NEVADA, Iowa (AP) - A student who was sexually assaulted after an Iowa State University party confronted her assailant at his sentencing hearing Thursday, telling him the attack had scarred her forever.
The March 2014 assault “turned my life upside down,” 21-year-old Melissa Maher told Patrick Whetstone in a forceful statement from the witness stand.
“It’s been 914 days since you shattered my college career, put it on hold and touched my soul in a way that haunts me in my sleep,” Maher told Whetstone, reading from a two-page typed statement. “My life has been completely changed because you wanted to have your fifteen minutes of fun.”
She warned: “Don’t you ever mess with another woman. Don’t you ever touch another girl. No means no.”
Maher, who said she wanted to be publicly identified, spoke before Judge James McGlynn sentenced the 21-year-old Whetstone to two years of probation followed by 10 years of monitoring and a lifetime requirement that he register as a sex offender. Both parties had recommended that sentence in a plea agreement in which Whetstone pleaded guilty to assault with intent to commit sexual abuse, an aggravated misdemeanor.
McGlynn said he believed the sentence was an appropriate resolution that would protect the community and allow Whetstone to be rehabilitated. He said he was encouraged that Whetstone had started to accept responsibility by pleading guilty and warned him to get consent from sexual partners in the future.
A criminal complaint says that Maher, then 19, became ill after drinking alcohol at a March 29, 2014, on-campus party where she met Whetstone, who was also drinking. Both were students at the time. After falling asleep or passing out on a couch, she says she woke up to find Whetstone sexually assaulting her.
Maher, who is now a community college student in her native state of Texas and recently engaged, said the plea agreement was “the best thing for me to go on with my life.”

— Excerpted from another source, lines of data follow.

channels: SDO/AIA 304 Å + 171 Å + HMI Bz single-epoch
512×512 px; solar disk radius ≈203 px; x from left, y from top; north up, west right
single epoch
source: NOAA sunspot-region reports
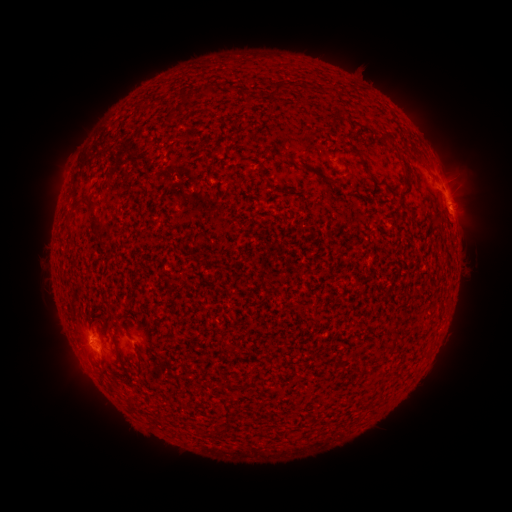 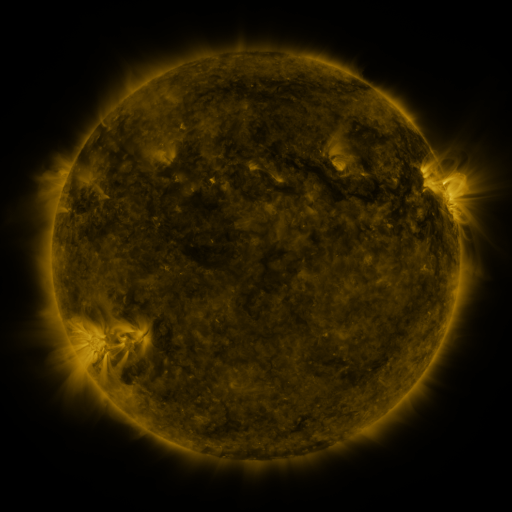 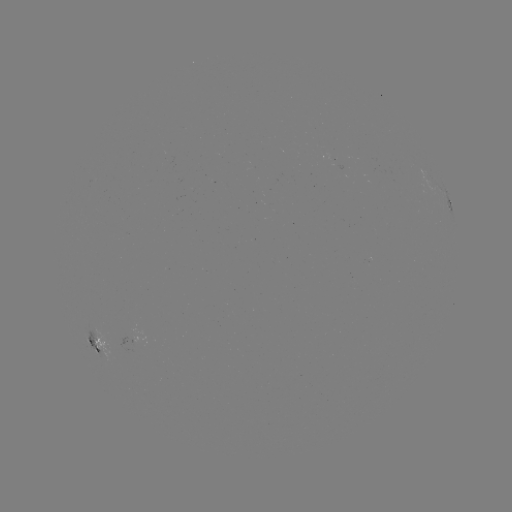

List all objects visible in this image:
spotted active region: (447, 203)
spotted active region: (98, 346)
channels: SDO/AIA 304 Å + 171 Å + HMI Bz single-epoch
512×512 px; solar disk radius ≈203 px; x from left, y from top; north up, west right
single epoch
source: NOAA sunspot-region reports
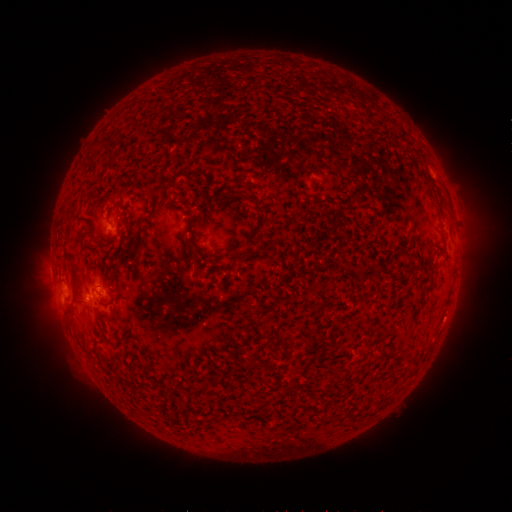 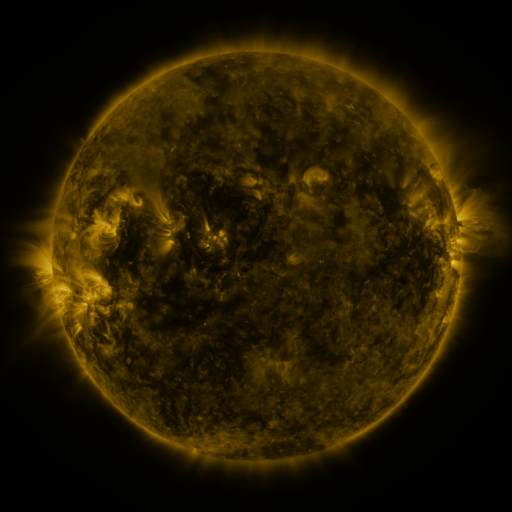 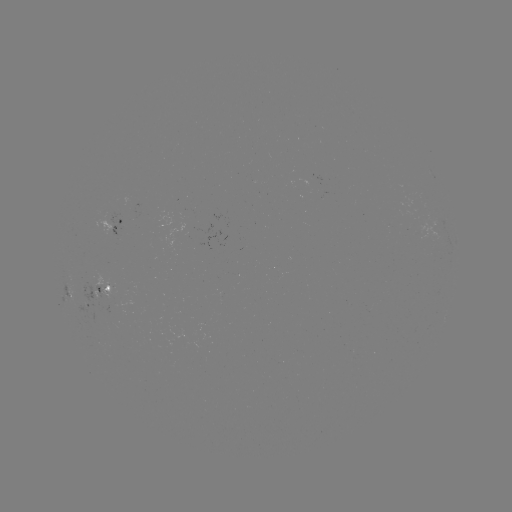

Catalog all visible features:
spotted active region: (121, 224)
spotted active region: (98, 295)
spotted active region: (71, 298)
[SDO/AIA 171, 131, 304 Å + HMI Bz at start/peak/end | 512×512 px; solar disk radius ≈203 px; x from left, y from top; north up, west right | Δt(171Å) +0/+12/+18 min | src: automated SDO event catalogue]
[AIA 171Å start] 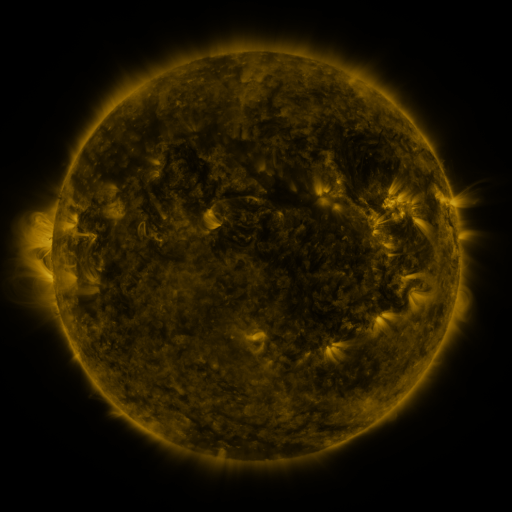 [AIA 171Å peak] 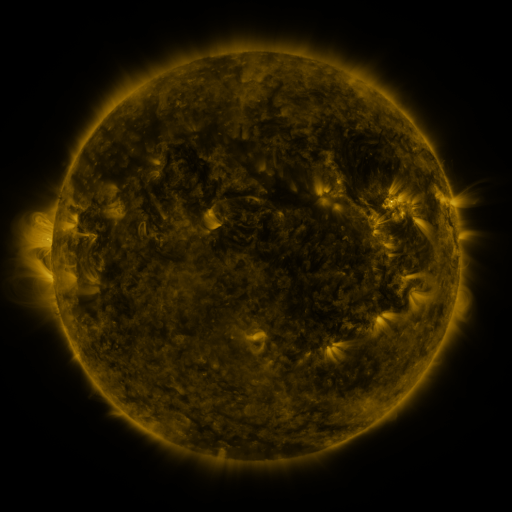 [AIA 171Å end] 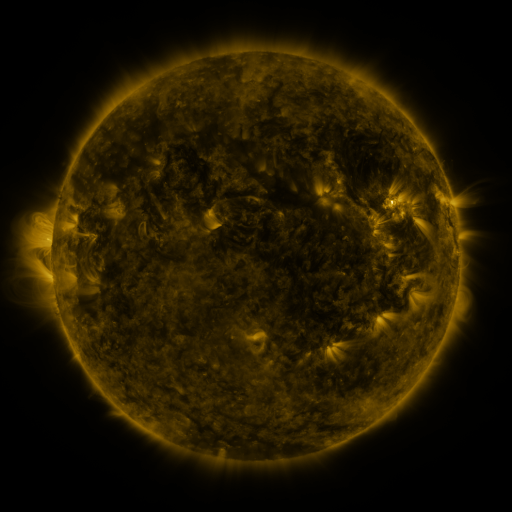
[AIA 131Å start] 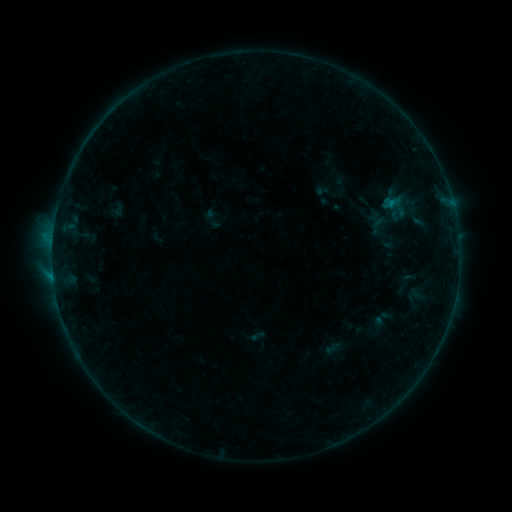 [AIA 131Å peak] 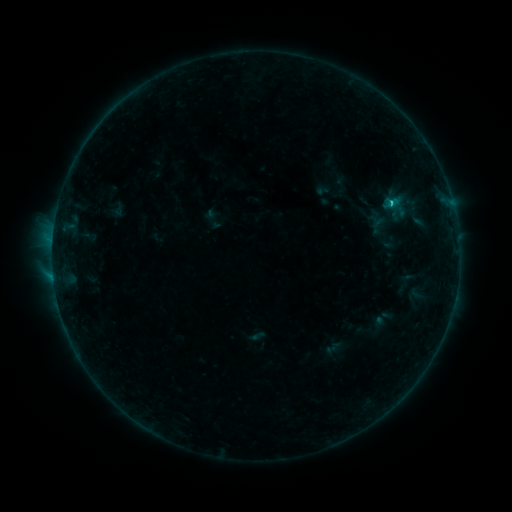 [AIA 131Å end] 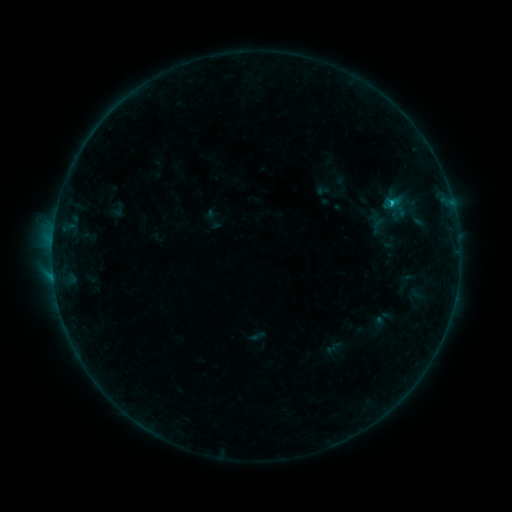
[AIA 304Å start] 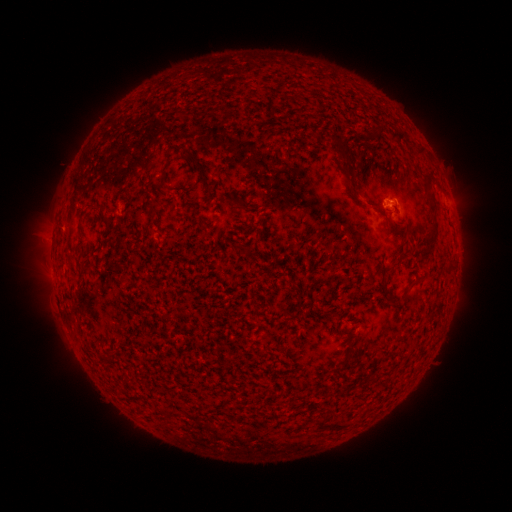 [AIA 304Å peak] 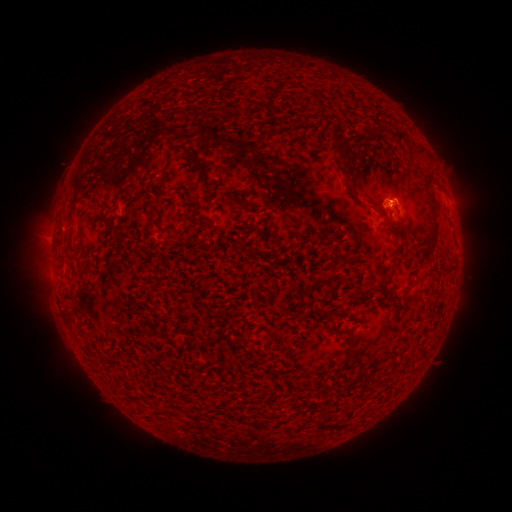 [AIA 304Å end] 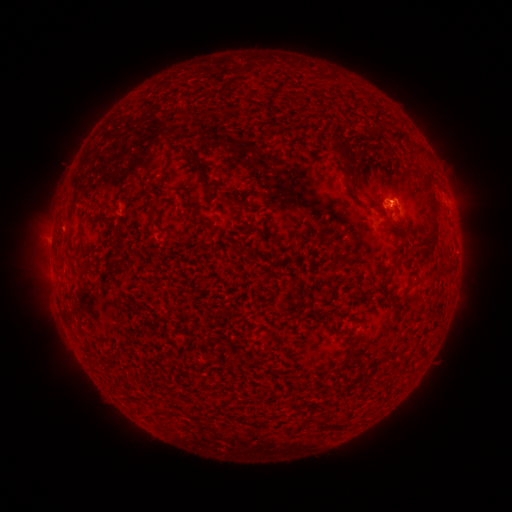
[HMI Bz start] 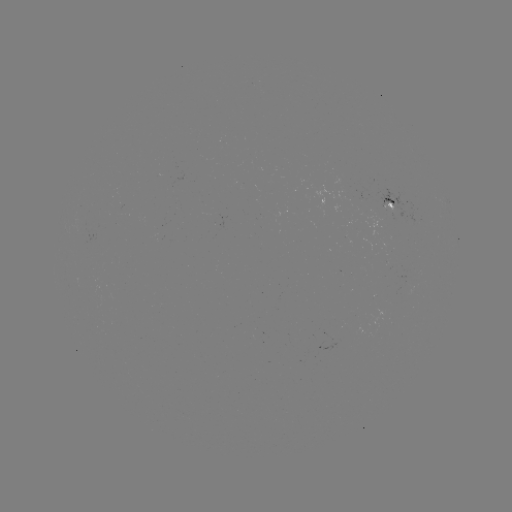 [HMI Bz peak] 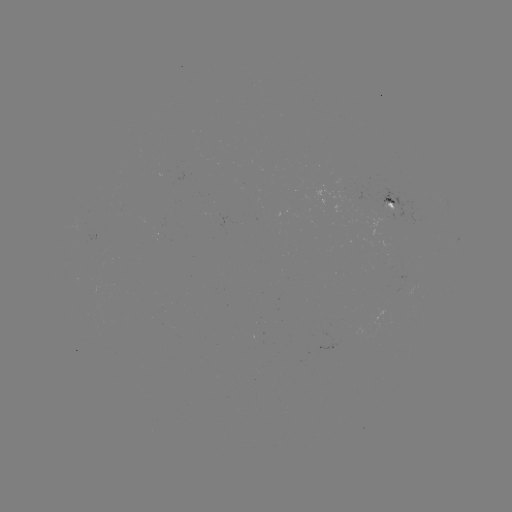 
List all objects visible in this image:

“I’m starting a new chapter,” she said in an interview after the hearing. The Associated Press does not generally identify victims of sexual assaults, but Maher said she wanted to come forward in the hopes of bringing change to how rape victims are treated on college campuses.
Whetstone declined to speak at the hearing. Until his guilty plea last week, he had argued that the sexual encounter was consensual and that Maher was lying.
In her statement, Maher said she lost friends who didn’t believe her claim that she had been raped. She spoke of dropping out of Iowa State after seeing Whetstone around campus, not feeling safe in her own bedroom and having panic attacks that have caused her to miss work.
“Let’s count the number of times I’ve woken up in the middle of the night and found myself yelling, crying, kicking and screaming or swearing from the nightmares of you and your sad existence,” she said. “Or perhaps we could count the number of times you’ve ruined a date for me and my fiance because I have these awesome relapses of where I can’t stop reliving a memory from you.”
In a lawsuit, Maher has accused the university of botching its response to the case from beginning to end.
She claims school officials discouraged her from filing charges and then assigned her to live in campus housing near Whetstone the next semester while the assault remained under investigation. She said the trauma of routinely seeing Whetstone forced her to drop out- only to later learn that the school mistakenly gave her F’s in classes she had withdrawn from, sent her a bill for payments that had been forgiven and put a hold on her transcript, which delayed her ability to transfer elsewhere.
After the woman filed a complaint about her treatment, the federal Office for Civil Rights opened an investigation into Iowa State’s handling of the case and other sexual assault allegations. That two-year inquiry remains open. Following a lengthy administrative process, Iowa State officials ruled that Whetstone had violated its sexual misconduct policy and expelled him.
Maher said she once dreamed of being a distinguished Iowa State graduate, adding that she still wants “to be somebody Iowa State will never forget.”